=== Supplied data ===

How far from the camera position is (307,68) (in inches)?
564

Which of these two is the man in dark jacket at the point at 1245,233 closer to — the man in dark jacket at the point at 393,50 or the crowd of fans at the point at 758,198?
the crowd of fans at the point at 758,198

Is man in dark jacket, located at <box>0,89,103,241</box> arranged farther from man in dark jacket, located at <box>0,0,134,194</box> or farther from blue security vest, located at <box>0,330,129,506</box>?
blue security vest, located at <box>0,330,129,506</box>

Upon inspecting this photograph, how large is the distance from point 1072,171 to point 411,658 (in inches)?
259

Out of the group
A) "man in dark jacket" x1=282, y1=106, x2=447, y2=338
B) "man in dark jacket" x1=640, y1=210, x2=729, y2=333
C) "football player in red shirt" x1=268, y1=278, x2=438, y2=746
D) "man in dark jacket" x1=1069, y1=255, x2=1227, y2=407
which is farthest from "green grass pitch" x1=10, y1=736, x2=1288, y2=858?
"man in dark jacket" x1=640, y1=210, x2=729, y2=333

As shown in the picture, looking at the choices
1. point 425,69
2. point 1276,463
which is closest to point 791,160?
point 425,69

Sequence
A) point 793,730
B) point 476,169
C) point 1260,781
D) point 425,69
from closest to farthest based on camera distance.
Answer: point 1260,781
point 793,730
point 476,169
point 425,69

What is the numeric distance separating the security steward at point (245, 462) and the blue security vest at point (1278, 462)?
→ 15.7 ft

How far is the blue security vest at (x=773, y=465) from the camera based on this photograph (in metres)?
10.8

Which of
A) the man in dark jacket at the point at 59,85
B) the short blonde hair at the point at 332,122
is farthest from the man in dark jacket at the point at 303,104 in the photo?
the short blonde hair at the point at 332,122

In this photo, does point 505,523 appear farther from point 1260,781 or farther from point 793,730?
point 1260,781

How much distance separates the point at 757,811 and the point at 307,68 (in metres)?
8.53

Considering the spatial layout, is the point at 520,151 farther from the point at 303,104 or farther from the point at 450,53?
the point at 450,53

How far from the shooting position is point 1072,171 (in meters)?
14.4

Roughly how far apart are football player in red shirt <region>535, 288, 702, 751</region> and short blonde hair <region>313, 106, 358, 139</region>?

===

Exercise requirements:
Give back exactly the lines from the one containing "In this photo, does" to the end of the material, both ends included.

Result for this exercise:
In this photo, does point 505,523 appear farther from point 1260,781 or farther from point 793,730?
point 1260,781

How much distance separates the point at 757,811 and the point at 307,68 (in metres)?
8.53

Considering the spatial layout, is the point at 520,151 farther from the point at 303,104 or farther from the point at 450,53?
the point at 450,53

How far from the shooting position is point 1072,171 (in meters)?
14.4

Roughly how far apart are football player in red shirt <region>535, 288, 702, 751</region> and short blonde hair <region>313, 106, 358, 139</region>?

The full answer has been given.